__CHALLENGE__:
Please present all the records below as a numbered list, leaving out any blank lines.

***** DATA RECORDS

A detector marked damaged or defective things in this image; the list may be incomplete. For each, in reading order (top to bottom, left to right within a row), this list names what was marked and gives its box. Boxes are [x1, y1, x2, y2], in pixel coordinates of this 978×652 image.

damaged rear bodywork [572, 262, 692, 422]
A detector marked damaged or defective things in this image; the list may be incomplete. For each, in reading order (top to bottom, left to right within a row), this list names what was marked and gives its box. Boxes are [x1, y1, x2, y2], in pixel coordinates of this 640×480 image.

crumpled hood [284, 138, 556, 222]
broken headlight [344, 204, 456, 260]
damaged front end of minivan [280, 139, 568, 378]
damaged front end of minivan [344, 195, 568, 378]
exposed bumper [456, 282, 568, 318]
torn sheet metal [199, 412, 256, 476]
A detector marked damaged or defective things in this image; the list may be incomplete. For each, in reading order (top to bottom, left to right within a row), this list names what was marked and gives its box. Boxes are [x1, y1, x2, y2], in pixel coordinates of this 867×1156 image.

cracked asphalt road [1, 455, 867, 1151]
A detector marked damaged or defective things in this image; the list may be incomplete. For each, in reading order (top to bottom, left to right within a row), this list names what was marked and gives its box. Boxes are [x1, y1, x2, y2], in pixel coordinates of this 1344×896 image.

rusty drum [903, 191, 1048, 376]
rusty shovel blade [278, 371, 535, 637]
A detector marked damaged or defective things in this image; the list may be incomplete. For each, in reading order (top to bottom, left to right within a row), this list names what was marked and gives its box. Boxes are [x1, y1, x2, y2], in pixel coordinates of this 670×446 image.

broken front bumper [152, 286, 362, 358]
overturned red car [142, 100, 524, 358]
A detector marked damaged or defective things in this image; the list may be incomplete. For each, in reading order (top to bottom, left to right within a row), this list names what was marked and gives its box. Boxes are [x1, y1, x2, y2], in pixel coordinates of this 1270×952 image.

**********

__SOLUTION TO THIS EXERCISE__:
1. A detector marked damaged or defective things in this image; the list may be incomplete. For each, in reading order (top to bottom, left to right within a row), this list names what was marked and gives its box. Boxes are [x1, y1, x2, y2], in pixel coordinates of this 978×652 image.
2. damaged rear bodywork [572, 262, 692, 422]
3. A detector marked damaged or defective things in this image; the list may be incomplete. For each, in reading order (top to bottom, left to right within a row), this list names what was marked and gives its box. Boxes are [x1, y1, x2, y2], in pixel coordinates of this 640×480 image.
4. crumpled hood [284, 138, 556, 222]
5. broken headlight [344, 204, 456, 260]
6. damaged front end of minivan [280, 139, 568, 378]
7. damaged front end of minivan [344, 195, 568, 378]
8. exposed bumper [456, 282, 568, 318]
9. torn sheet metal [199, 412, 256, 476]
10. A detector marked damaged or defective things in this image; the list may be incomplete. For each, in reading order (top to bottom, left to right within a row), this list names what was marked and gives its box. Boxes are [x1, y1, x2, y2], in pixel coordinates of this 867×1156 image.
11. cracked asphalt road [1, 455, 867, 1151]
12. A detector marked damaged or defective things in this image; the list may be incomplete. For each, in reading order (top to bottom, left to right within a row), this list names what was marked and gives its box. Boxes are [x1, y1, x2, y2], in pixel coordinates of this 1344×896 image.
13. rusty drum [903, 191, 1048, 376]
14. rusty shovel blade [278, 371, 535, 637]
15. A detector marked damaged or defective things in this image; the list may be incomplete. For each, in reading order (top to bottom, left to right within a row), this list names what was marked and gives its box. Boxes are [x1, y1, x2, y2], in pixel coordinates of this 670×446 image.
16. broken front bumper [152, 286, 362, 358]
17. overturned red car [142, 100, 524, 358]
18. A detector marked damaged or defective things in this image; the list may be incomplete. For each, in reading order (top to bottom, left to right within a row), this list names what was marked and gives its box. Boxes are [x1, y1, x2, y2], in pixel coordinates of this 1270×952 image.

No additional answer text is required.